What needs to be done:
Reproduce, word for word, the part of the mortgage arrears passage that opens with the words containing "(iii) the anticipated" and closes with "Financial Services Ombudsman.".

Passage provided:
The Central Bank's Code of Conduct on Mortgage Arrears (CCMA) may be relevant where a borrower is in arrears or pre-arrears on his/her primary residence. Where a lender does not offer a borrower an alternative repayment arrangement, where a borrower is not willing to enter into an alternative repayment arrangement offered by the lender or where a borrower has been classified as not co-operating, the lender must inform the borrower on paper or another durable medium of other options available to the borrower, such as voluntary surrender, trading down, mortgage to rent or voluntary sale and the implications of each option for the borrower. His/her mortgage loan account shall include:

(i) an estimate of associated costs or charges where known and, where not known, a list of the associated costs or charges;

(ii) the requirement to repay outstanding arrears, if this is the case,

(iii) the anticipated impact on the borrower's credit rating, and

(iv) the importance of seeking independent advice in relation to these options.

On the issue more generally, if a customer has made a formal complaint to the financial service provider in question and is not satisfied with the outcome, then the matter can be referred to the Financial Services Ombudsman.

The Financial Services Ombudsman investigates, in an impartial and independent manner, complaints from individual customers and small businesses who have unresolved disputes with financial service providers which are either regulated by the Central Bank or, are subject to the terms of the Consumer Credit Act 1995.  All personal customers, unincorporated bodies, charities, clubs, partnerships, trusts, and limited companies with a turnover of €3,000,000 or less can complain to the Ombudsman.

Investigations by the Financial Services Ombudsman are free of charge to the customer.

Listed entries:
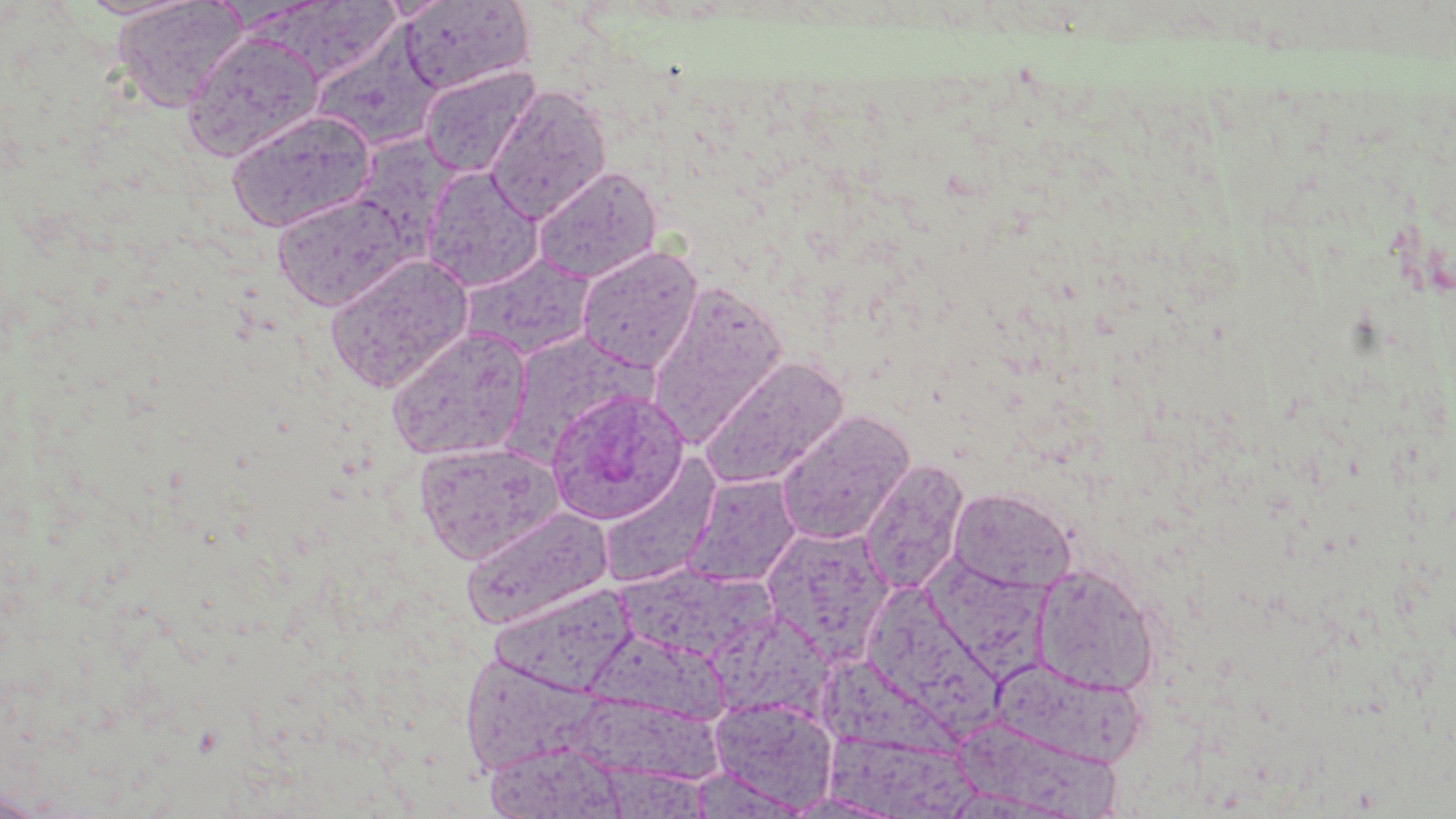
slide-level diagnosis = Plasmodium ovale
image size = 1456×819 pixels
preparation = thin blood film
modality = optical microscopy
stain = May-Grünwald-Giemsa
Plasmodium ovale-infected red blood cell locations = approximate bounding boxes as [x1, y1, x2, y2] in pixels: [545, 388, 690, 524]
magnification = 1000x
uninfected red blood cell locations = approximate bounding boxes as [x1, y1, x2, y2] in pixels: [74, 0, 203, 20], [112, 0, 247, 112], [400, 1, 533, 95], [313, 23, 446, 153], [181, 31, 325, 162], [419, 64, 541, 178], [486, 86, 611, 225], [225, 109, 377, 233], [353, 131, 469, 251], [422, 166, 544, 292], [532, 166, 662, 283], [271, 191, 414, 311], [576, 246, 702, 373], [460, 253, 596, 361], [324, 254, 474, 394], [646, 281, 788, 448], [385, 326, 533, 463], [500, 330, 652, 468], [699, 357, 849, 490], [775, 411, 915, 545], [413, 441, 562, 564], [598, 457, 722, 590], [860, 459, 970, 597], [682, 473, 802, 588], [948, 487, 1078, 593], [460, 506, 613, 630], [761, 525, 894, 661], [924, 550, 1055, 687], [617, 564, 771, 663], [1031, 564, 1161, 696], [493, 582, 642, 699], [867, 584, 1007, 738], [709, 619, 851, 726], [589, 625, 739, 725], [814, 653, 983, 782], [462, 655, 603, 781], [991, 659, 1147, 766], [709, 697, 838, 812], [568, 699, 732, 784], [957, 722, 1122, 817], [821, 731, 982, 817], [485, 740, 626, 818], [0, 786, 48, 819]
field of view = one of a larger specimen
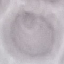
Summary:
  - Result: no malaria parasites detected
  - Stain: Giemsa
  - Capture: smartphone camera at the microscope eyepiece
  - Preparation: thin smear
  - Image type: automatically extracted cell patch, resized to 64 × 64 pixels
State which parasite is depicted.
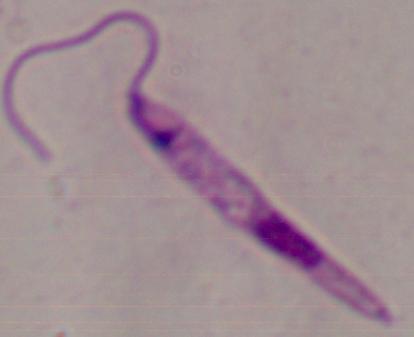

Result for this exercise:
(iii) the anticipated impact on the borrower's credit rating, and

(iv) the importance of seeking independent advice in relation to these options.

On the issue more generally, if a customer has made a formal complaint to the financial service provider in question and is not satisfied with the outcome, then the matter can be referred to the Financial Services Ombudsman.